Brian Price, a survivor of childhood leukemia, teaches children the importance of perseverance and never giving up. COC Photo: George Fadel

As a national partner of Bell Canada, The Canadian Olympic Committee is taking ownership around this idea and has launched the latest classroom module of its Canadian Olympic Schools Program called ‘Give Your Everything – Be A Champion For Life’ centred around the idea of promoting mental fitness.

For Olympic coxswain Brian Price, being mentally fit was a lesson taught early in life due to unfortunate circumstances and has allowed him to reach the top of his sport. Price was diagnosed with leukemia at the age of seven and through his recovery was taught the meaning of overcoming adversity.

Through his experience, Price realized his main traits were determination, perseverance and courage which he has used over a span of a career that has included Olympic gold and silver medals and three world championship titles.

“I found in sport over my career that, you know probably 90% of it, once you get to an elite level it is all in your head,” said Price. “When I line up against other boats in the world and I look across, physically, we’re all pretty close to the same. We do tweak different things and have different protocols, but the end of the day for us in the men’s eight it comes down to who is stronger mentally, who is going to be able to hold on mentally together.”

The school program also aims to teach children about the importance of a positive attitude in overcoming challenges, setting goals, having a connected focus and living happy, fulfilled lives.

COC Photo: George Fadel

Mark Oldershaw is part of a team of Olympians taking part in the latest Canadian Olympic Schools Program on the importance of mental fitness. COC Photo: George Fadel

“Every single Olympian got to where they did because they worked really hard on their thoughts and beliefs, developing a healthy mind as well as a healthy body,” said Mark Oldershaw, Olympic bronze medallist in Canoeing and the fifth member of his family to participate in an Olympic Games. “ We’ve all been scared or worried and felt those butterflies in our stomach, or felt discouraged at some point. The great thing about practicing your mental fitness is learning by heart that every single one of us is a unique person. For me, that made a huge difference to achieving my dreams and happiness, both on and off the water.”

The Canadian Olympic Committee’s education model has embraced this, amplified it and made it accessible to students across Canada, an exciting notion for educators and leaders says internationally renowned sport and life enhancement leader from the University of Ottawa, Dr.

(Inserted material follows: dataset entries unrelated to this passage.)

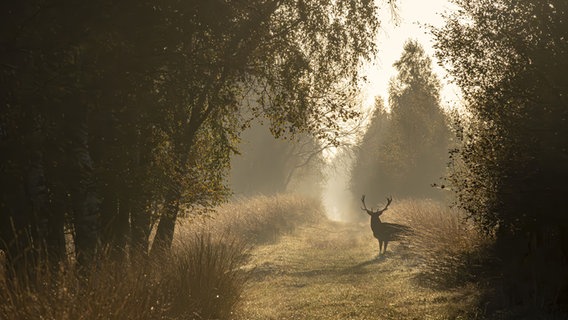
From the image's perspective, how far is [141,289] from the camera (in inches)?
326

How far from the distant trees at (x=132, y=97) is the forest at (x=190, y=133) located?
0.03m

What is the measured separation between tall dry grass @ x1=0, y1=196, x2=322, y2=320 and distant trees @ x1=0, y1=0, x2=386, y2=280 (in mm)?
527

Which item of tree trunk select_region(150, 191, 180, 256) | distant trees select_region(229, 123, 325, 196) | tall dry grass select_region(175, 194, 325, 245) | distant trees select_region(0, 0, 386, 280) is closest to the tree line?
distant trees select_region(0, 0, 386, 280)

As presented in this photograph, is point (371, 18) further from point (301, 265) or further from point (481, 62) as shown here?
point (301, 265)

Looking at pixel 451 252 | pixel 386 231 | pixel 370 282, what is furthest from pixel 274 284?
pixel 386 231

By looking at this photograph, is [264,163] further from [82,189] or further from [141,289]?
[141,289]

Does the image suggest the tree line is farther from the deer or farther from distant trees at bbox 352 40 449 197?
distant trees at bbox 352 40 449 197

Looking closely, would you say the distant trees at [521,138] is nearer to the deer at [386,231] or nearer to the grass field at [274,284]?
the grass field at [274,284]

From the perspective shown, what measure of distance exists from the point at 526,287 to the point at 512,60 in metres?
4.16

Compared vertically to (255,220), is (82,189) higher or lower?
higher

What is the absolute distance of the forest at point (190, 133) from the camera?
923 cm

Terry Orlick (PhD).

“We’re very excited about what this classroom module can mean for Canadian students, both now and as they move through adolescence and on into adulthood,” said. “All of us will learn, live and perform better, whether we’re high performance athletes, students or school-aged children by learning and practicing these positive life enhancement skills. We will all feel better, contribute more, reduce unnecessary stress and add joy to our lives by learning these positive mental fitness skills. Now is the time to begin this life enhancement initiative.”